March 12, 2019
The Philippine government should step up efforts to strengthen relations with trade partners to further increase market access amid easing global demand, the National Economic and Development Authority (NEDA) said on the release of the country’s trade figures for January.
The Philippine Statistics Authority reported today that the country’s merchandise trade grew by 2.9 percent, reaching USD14.3 billion in January 2019, reversing the negative outturn in December 2018.
January’s trade performance is largely due to a rebound in imports, which grew by 5.8 percent, supported by increases in the import values of consumer goods, capital goods, and raw materials and intermediate goods.
Exports, meanwhile, recorded a 1.7 percent drop although at a slower pace as lower receipts from manufactures and minerals offset the gains in exports of forest and total agro-based products.
“The Department of Agriculture is currently in talks with Singapore, Russia, and Monaco for possible arrangements to increase Philippine agricultural export products to these countries,” Socioeconomic Planning Secretary Ernesto M. Pernia said.
He said that exporters are also strongly encouraged to explore opportunities in emerging sectors and to respond to increasing market demand for other non-traditional exports to broaden exports base.
“Also, the likely conclusion of the Regional Comprehensive Economic Partnership (RCEP) agreement this year will be a welcome development,” Pernia said.
The RCEP aims to achieve greater market access for goods, services and investments, and provide business-friendly and trade-facilitative rules for businesses and investors among its 16 member economies.
“The RCEP would significantly benefit exporters considering that its member economies – which include ASEAN countries, Australia, China, India, Japan, Korea and New Zealand – constitute a third of global output and more than a quarter of the world’s population,” he noted.

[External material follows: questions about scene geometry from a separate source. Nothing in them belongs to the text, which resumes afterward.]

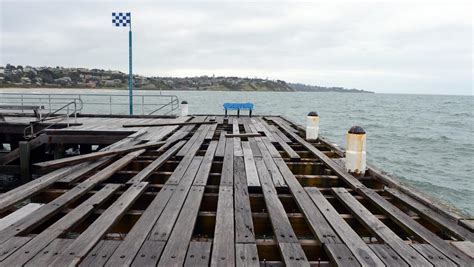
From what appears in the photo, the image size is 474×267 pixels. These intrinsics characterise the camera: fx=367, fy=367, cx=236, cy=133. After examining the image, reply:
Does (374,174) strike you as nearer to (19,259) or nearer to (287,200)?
(287,200)

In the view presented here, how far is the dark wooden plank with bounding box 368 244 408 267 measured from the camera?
8.69 feet

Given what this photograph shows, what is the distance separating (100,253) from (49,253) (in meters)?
0.36

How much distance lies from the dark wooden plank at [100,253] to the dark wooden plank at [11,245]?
1.92 feet

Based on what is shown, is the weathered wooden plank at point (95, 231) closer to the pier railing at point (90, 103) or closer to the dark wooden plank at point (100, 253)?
the dark wooden plank at point (100, 253)

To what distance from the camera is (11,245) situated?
9.23 ft

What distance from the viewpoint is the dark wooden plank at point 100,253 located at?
8.38 feet

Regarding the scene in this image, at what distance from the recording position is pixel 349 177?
16.6ft

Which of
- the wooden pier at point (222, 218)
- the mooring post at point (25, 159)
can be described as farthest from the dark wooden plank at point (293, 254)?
the mooring post at point (25, 159)

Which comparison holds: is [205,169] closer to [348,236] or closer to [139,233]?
[139,233]

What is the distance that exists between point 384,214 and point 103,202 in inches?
115

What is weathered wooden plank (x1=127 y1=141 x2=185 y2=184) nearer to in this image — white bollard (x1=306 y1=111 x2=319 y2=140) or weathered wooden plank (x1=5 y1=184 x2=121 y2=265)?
weathered wooden plank (x1=5 y1=184 x2=121 y2=265)

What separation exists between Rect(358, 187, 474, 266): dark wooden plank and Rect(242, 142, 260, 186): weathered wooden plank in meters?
1.31

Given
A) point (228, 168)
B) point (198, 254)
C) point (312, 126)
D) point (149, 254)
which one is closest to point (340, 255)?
point (198, 254)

Meanwhile, imports growth is still seen to be constrained by the delayed approval of the 2019 national budget and the election-spending ban.
“The importation of raw materials is likely to be affected by the holdback in the implementation of numerous projects under government’s ‘Build, Build, Build’ program,” Pernia said.
Nonetheless, the economic team—NEDA, the Department of Finance, and the Department of Budget and Management—has formally requested the Commission on Elections to exempt at least 145 priority infrastructure projects from the election ban to minimize delays while mitigating its effects on economic growth.